▶ What the task asks
Pull out every line of the records that contains the string "from" and copy each one as it appears.

::::::::::

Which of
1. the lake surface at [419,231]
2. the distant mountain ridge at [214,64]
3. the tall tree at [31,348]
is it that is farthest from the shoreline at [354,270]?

::::::::::

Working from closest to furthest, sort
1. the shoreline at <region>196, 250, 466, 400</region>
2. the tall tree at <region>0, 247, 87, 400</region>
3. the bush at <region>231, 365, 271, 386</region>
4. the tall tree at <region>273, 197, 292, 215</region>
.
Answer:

::::::::::

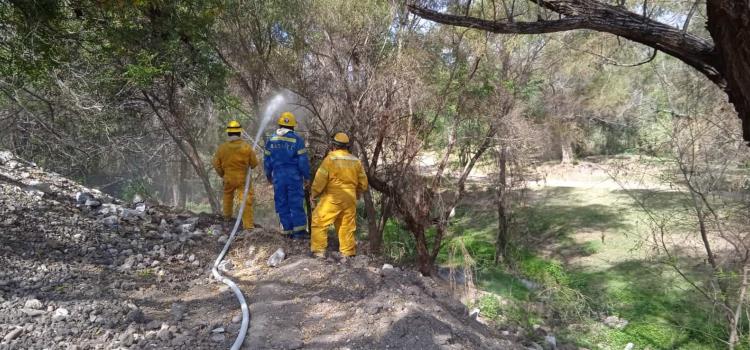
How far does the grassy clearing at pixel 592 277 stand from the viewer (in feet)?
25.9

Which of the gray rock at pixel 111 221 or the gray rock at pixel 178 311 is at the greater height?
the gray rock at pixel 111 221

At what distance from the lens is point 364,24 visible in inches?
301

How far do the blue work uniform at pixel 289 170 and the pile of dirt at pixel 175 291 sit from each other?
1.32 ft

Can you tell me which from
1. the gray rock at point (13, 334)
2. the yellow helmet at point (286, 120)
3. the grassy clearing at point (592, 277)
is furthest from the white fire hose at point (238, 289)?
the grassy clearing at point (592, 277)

::::::::::

▶ Written solution
is it that is farthest from the shoreline at [354,270]?
Working from closest to furthest, sort
How far does the grassy clearing at pixel 592 277 stand from the viewer (in feet)?
At what distance from the lens is point 364,24 visible in inches?
How far do the blue work uniform at pixel 289 170 and the pile of dirt at pixel 175 291 sit from each other?
Can you tell me which from
is furthest from the white fire hose at point (238, 289)?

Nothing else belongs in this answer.